Speed quirk: redundant line gives six-fold speedup

rafi rafi at free.fr
Thu Aug 25 15:55:32 EDT 2005


Stelios Xanthakis wrote:
> Mark Dickinson wrote:
> 
>> I have a simple 192-line Python script that begins with the line:
>>
>> dummy0 = 47
>>
>> The script runs in less than 2.5 seconds.  The variable dummy0 is never
>> referenced again, directly or indirectly, by the rest of the script.
>>
>> Here's the surprise: if I remove or comment out this first line, the
>> script takes more than 15 seconds to run.  So it appears that adding a
>> redundant line produces a spectacular six-fold increase in speed!
>>
>> (Actually, I had to add 29 dummy lines at the beginning of the code to
>> get the speed increase; if any one of these lines is removed the
>> running time reverts to around 15 seconds again.)
>>
>> Questions:
>>
>> (1) Can anyone else reproduce this behaviour, or is it just some quirk
>>     of my setup?
>> (2) Any possible explanations?  Is there some optimization that kicks
>>     in at a certain number of lines, or at a certain length of
>>     bytecode?
>> (3) If (2), is there some way to force the optimization, so that I can
>>     get the speed increase without having to add the extra lines?
>>
> 
> Hi.
> 
> I haven't been able to reproduce this but I had a similar case
> before (a program that some times crashed and some times worked
> perfectly and the difference was whitespace in the comments!!!).
> 
> After lots of wondering and thinking that I must be dreaming
> (luckily I had pyvm which also crashed but for different amounts
> of whitespace), it was solved.  The explanation is this: hash
> and comparison of objects depends on the state of the memory
> allocator.  A sample case is this:
> 
>     class A: pass
>     dummy0=47  # comment this to get a different result for min
>     a=A()
>     b=A()
>     print min (a, b)
> 
> the result of 'min' is not only non-deterministic but also depends
> on whether other things have been allocated before.  The same
> thing can happen for 'dictionary.keys()' if the keys are objects
> and 'iterate-over-set' when the set contains objects.

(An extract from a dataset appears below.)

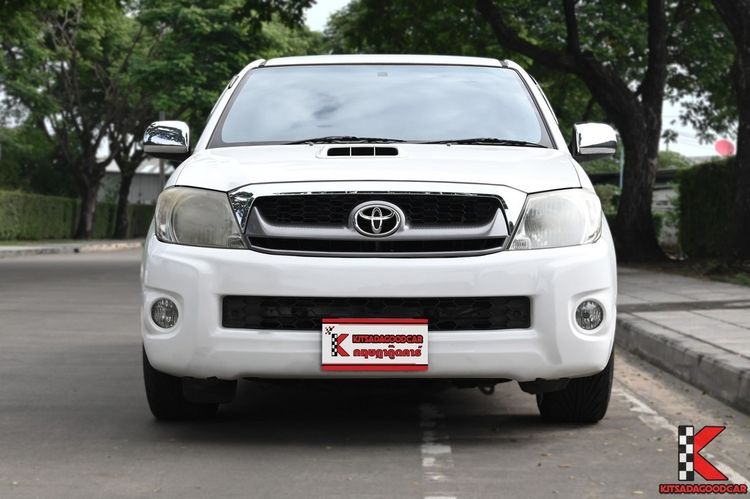 Toyota Hilux Vigo 2011 2.5 E Pickup ดีเซล ไม่ติดแก๊ส เกียร์ธรรมดา ขาว รูปที่ 2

I do not get the point here: isn't min comparing the adress in memory as 
there is nothing else to compare?

[python 2.4.1 on ubuntu linux]

On 10 runs from within emacs I had about 50% for `a' and 50% for `b' 
returned by min (a,b). It was the same without the dummy0=47.

On 10 runs from the command line I had always `a' returned (with and 
without the dummy). The only difference was the address of b's object.
(For all the run of each case the two addresses were exactly the same)

For your first post:

On 10 tests run for each case (average time, but each time was never 
different one from the other more that .02s)

0.554 when the 28 dummies are in place
6.679 when commented out, removed or put in a single multiline string
2.576 when putting the 28 dummies in a list or a dict using a for loop
7.195 when creating the 28 dummies using an exec in a for loop

What about memory allocation that would be performed chunk by chunk by 
the interpreter? Then being at the end or at the beginning of a chunk 
may not be the same for processing? All the instructions of the program 
would then be in the cpu cache for example in the same block while in 
the other case theyr would be in two distinct block -> thus less caching 
for the cpu... [this particular problem arose when I was working several 
year ago on a persistent object manager for a distributed operating system]

-- 
rafi

	"Imagination is more important than knowledge."